The 5 Best Lobsters Newberg and Thermidor in NYC
National Lobster Newberg Day is March 25! If you don’t already have it in your calendar, you might not know the dish. Lobster Newberg -- alternately spelled “Newburg” -- is lobster cooked in a base of brandy or sherry, heavy cream, butter, and egg yolk. The recipe was created in 1876 at New York’s own Delmonico’s by a sea captain named (plot twist) Ben Wenberg. The lobster was served as “à la Wenberg” until a falling out between Delmonico and Wenberg inspired an anagrammatic name change.
Lobster drenched with heavy cream fell out of fashion sometime in the last 143 years, making Lobster Newberg a rare find on menus around the city. Lobster Thermidor, a French dish, has similar ingredients -- cream, yolk, and brandy -- and offers the same decadent experience. Whether you’re a Newberg fan, a Newberg newbie, or the ghost of Ben Wenberg hellbent on revenge, these are the five best Lobsters Newberg and Thermidor in NYC this week.
Delmonico’s -- a restaurant older than both the Brooklyn Bridge and Central Park -- is a New York institution. At the home of the Lobster Newberg, the dish is made traditionally, with heavy cream, brandy, and egg yolk. If you’re not ready for the Full Newberg, Delmonico’s also offers a twist on their signature dish every season; currently, it’s the Lobster Newberg shepherd’s pie. If you still have room for dessert, go full 1800s and order the Baked Alaska (it was invented at Delmonico’s, too).
Lobster Thermidor, much like Lobster Newberg, is made with heavy cream, egg yolks, and liquor, although it often comes with a crispy browned top of Gruyere cheese. Although Thermidor can’t claim to be created by a sea captain, it was invented in Paris to celebrate the opening of the play Thermidor in 1896. (People sure used to be fancy, huh?) Perry St. puts their French-Asian fusion spin on the traditional dish by adding shiitakes and spicy red Thai chilies.
This take on Lobster Newberg is a little less classic. Served shell-on in small pieces, so it’s easier to eat, this Newberg sauce pulls back on the classic cream and pumps up the tomato flavor. (While Wenberg’s recipe called for no tomato at all, many modern iterations contain at least a taste of it.) It’s no surprise that The Grill, fashioned as a callback to the luxuries of yore -- trolley service included -- does justice to the decadence of the dish.
Upper East Side
ZAVŌ, a mediterranean restaurant and lounge, has a two-pound Lobster Thermidor on their Prix Fixe dinner menu -- for an extra $35, that is. Although they keep the classic cognac cream sauce, they swap the Gruyere for a nutty Grana Padano and add wild mushrooms. If you really want to make Ben Wenberg proud, order the lobster bisque as your appetizer. I doubt the waiter will stick a lobster claw in your Death by Chocolate Cake, too, but it never hurts to ask.
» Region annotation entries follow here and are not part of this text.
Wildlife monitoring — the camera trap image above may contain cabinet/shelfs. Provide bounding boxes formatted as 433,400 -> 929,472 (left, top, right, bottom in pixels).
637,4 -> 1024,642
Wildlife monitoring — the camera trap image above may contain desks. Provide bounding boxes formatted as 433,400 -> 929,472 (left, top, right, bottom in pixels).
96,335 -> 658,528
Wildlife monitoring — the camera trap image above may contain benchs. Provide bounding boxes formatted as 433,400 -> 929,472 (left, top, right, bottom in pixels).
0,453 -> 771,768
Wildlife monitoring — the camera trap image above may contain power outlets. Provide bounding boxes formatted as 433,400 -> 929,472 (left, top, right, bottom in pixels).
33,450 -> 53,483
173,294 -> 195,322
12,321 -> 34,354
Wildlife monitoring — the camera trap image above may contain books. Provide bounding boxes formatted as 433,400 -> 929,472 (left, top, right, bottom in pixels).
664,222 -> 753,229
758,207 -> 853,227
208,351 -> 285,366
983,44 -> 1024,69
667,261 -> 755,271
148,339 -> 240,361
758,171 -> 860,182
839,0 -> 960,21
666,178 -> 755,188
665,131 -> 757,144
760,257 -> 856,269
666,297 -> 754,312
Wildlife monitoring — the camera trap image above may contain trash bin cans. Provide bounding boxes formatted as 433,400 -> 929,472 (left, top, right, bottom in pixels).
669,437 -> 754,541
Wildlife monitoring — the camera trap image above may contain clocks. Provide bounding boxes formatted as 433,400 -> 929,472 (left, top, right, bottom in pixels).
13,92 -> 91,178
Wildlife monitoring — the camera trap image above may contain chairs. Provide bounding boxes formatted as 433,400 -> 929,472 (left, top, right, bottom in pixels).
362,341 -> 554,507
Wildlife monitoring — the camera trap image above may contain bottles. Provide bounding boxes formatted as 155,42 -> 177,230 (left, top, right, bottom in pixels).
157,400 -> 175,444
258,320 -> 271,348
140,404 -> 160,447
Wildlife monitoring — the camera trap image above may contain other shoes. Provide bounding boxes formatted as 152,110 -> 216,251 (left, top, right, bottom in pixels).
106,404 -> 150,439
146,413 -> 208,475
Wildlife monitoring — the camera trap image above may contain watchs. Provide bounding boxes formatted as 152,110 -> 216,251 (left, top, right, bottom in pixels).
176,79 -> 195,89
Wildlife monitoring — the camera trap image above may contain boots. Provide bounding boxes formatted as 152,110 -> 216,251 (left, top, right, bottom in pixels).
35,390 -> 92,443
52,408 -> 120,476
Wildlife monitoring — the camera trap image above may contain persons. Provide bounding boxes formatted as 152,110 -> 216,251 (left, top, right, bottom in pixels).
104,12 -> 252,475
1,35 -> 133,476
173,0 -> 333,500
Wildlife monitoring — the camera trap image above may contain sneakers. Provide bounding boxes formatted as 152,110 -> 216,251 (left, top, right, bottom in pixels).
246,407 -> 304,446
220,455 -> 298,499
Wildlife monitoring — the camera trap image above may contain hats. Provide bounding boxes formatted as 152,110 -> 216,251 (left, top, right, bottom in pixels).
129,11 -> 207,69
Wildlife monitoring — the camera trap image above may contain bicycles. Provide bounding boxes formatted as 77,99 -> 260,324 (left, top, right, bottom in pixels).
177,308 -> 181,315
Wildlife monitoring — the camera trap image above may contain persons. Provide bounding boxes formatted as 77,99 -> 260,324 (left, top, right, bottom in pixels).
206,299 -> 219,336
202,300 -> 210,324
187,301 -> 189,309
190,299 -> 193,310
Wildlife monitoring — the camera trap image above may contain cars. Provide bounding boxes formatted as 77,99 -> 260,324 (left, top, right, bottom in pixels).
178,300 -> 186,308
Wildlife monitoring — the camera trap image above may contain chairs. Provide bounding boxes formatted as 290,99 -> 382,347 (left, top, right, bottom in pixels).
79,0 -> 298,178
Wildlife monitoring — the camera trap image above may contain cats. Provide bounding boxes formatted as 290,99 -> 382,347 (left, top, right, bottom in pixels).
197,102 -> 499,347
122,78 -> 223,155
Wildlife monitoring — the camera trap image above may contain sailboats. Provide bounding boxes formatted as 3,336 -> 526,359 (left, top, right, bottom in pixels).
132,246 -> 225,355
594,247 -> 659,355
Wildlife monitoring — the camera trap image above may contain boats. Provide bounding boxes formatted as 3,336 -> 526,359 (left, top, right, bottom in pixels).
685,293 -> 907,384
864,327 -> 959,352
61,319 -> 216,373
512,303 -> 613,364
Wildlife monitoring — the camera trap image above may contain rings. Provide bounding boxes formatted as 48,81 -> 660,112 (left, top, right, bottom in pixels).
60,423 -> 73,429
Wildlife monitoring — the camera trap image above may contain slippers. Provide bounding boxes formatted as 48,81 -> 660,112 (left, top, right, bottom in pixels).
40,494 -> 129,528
Olmsted offers the city’s most surprising take on Lobster Thermidor, transforming the traditionally fancy, fussy dish into something fun and accessible. First, they alchemize the lobster into a cracker with a crunch most reminiscent of a pork rind. Then they serve the lobster cracker alongside a Thermidor sauce rich with brandy and Gruyere cheese and cream. It’s a joy to eat, easy to share, and -- perhaps most importantly -- it doesn’t cost $100.